■ EXCERPT PROVIDED:
════

You cannot recognise an event; because when it is gone, it is gone. You may observe another event of analogous character, but the actual chunk of the life of nature is inseparable from its unique occurrence. But a character of an event can be recognised. […] Things which we thus recognise I call objects. An object is situated in those events or in that stream of events of which it expresses the character. (Whitehead 1971:169)

CONGRUÊNCIA TEMPORAL:

King Alfred the Great was ignorant of the laws of motion, but knew very well what he meant by the measurement of time, and achieved his purpose by means of burning candles. […] Uniformity in change is directly perceived, and it follows that mankind perceives in nature factors from which a theory of temporal congruence can be formed. (Whitehead 1971:137)

OBJETOS SENSORIAIS, OBJETOS PERCEPTIVOS e OBJETOS CIENTÍFICOS:

These three types [sense-objects, perceptual objects and scientific objects] form an ascending hierarchy, of which each member presupposes the type below. (Whitehead 1971:149)

The base of the hierarchy is formed by the sense-objects. These objects do not presuppose any other type of objects. A sense-object is a factor of nature posited by sense-awareness which (i), in that it is an object, does not share in the passage of nature and (ii) is not a relation between other factors of nature. It will of course be a relatum in relations which also implicate other factors of nature. But it is always a relatum and never the relation itself. Examples of sense-objects are a particular sort of colour, say Cambridge blue, or a particular sort of sound, or a particular sort of smell, or a particular sort of feeling. (Whitehead 1971:149)

When we look at a coat, we do not in general say, There is a patch of Cambridge blue; what naturally occurs to us is, There is a coat. […] What we perceive is an object other than a mere sense-object. It is not a mere patch of colour, but something more; and it is that something more which we judge to be a coat. […] The coat which is perceived – in the sense of the word ‘coat’ – is what I call a perceptual object. […] The perceptual object is not primarily the issue of a judgment. It is a factor of nature directly posited in sense-awareness. The element of judgment comes in when we proceed to classify the partticular perceptual object. […] The perceptual object is the outcome of the habit of experience. A sense-objetc [perceptual object?] is not the porduct of the association of intellectual ideas; it is the product of the association of sense-objects in the same situation. (Whitehead 1971:153-5)

A scientific object such as a definite electron is a systematic correlation of the characters of all events throughout all nature. It is an aspect of the systematic character of nature. The electron is not merely where its charge is. The charge is que quantitative character of certain events due to the ingression of the electron into nature. The electron is its whole field of force. Namely the electron is the systematic way in which all events are modified as the expression of its ingression. (Whitehead 1971:158-9)

A SOBREDETERMINAÇÃO DOS OBJETOS CIENTÍFICOS (campos de atividade):

[I]n science we have found out that when we know all about the adventures amid events of material physical objects and of scientific objects we have most of the relevant information which will enable us to predict the conditions under which we shall perceive sense-objects in specific situations. […] [T]hus, to a large extent, the appearance of sense-objects is conditioned by the adventures of material objects. The analysis of these adventures makes us aware of another character of events, namely their characters as fields of activity which determine the subsequent events to which they will pass on the objects situated in them. We express these fields of activity in terms of gravitational, electromagnetic, or chemical forces and attractions. (Whitehead 1971:170)

════

Rows of scene-based questions:
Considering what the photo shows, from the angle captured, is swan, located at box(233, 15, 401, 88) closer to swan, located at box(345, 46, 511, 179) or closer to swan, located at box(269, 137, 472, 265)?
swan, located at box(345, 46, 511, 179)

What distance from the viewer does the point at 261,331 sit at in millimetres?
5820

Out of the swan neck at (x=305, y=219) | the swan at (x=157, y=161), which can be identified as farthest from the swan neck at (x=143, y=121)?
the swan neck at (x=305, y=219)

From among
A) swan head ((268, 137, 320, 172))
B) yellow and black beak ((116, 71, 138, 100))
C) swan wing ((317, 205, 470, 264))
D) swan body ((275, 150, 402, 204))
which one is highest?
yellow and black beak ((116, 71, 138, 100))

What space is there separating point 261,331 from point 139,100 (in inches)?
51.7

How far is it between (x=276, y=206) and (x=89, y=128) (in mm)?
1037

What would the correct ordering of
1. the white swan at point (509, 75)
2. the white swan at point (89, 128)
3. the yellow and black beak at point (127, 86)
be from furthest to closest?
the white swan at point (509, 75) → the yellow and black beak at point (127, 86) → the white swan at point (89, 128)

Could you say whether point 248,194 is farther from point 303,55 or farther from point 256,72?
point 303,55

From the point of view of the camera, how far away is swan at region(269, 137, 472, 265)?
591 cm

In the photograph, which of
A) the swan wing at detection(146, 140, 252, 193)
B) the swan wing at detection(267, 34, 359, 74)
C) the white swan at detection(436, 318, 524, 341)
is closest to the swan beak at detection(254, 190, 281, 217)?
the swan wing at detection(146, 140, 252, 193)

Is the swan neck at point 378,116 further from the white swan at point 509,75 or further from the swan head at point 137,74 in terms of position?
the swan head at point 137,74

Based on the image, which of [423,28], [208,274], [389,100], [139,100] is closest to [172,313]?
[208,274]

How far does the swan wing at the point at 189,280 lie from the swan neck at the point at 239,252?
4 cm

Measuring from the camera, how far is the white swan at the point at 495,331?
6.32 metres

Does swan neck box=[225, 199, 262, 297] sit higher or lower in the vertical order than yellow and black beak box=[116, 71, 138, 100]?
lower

════

■ INSTRUCTIONS:
[1] Repeat the stretch of the Whitehead excerpt from "A scientific object" through "ingression. (Whitehead 1971:158-9)" word for word.
[2] According to the Whitehead excerpt, what did King Alfred the Great use to measure time?
These rows come from a different source than the Whitehead excerpt.

■ SOLVED TASKS:
[1]
A scientific object such as a definite electron is a systematic correlation of the characters of all events throughout all nature. It is an aspect of the systematic character of nature. The electron is not merely where its charge is. The charge is que quantitative character of certain events due to the ingression of the electron into nature. The electron is its whole field of force. Namely the electron is the systematic way in which all events are modified as the expression of its ingression. (Whitehead 1971:158-9)

[2] He used burning candles.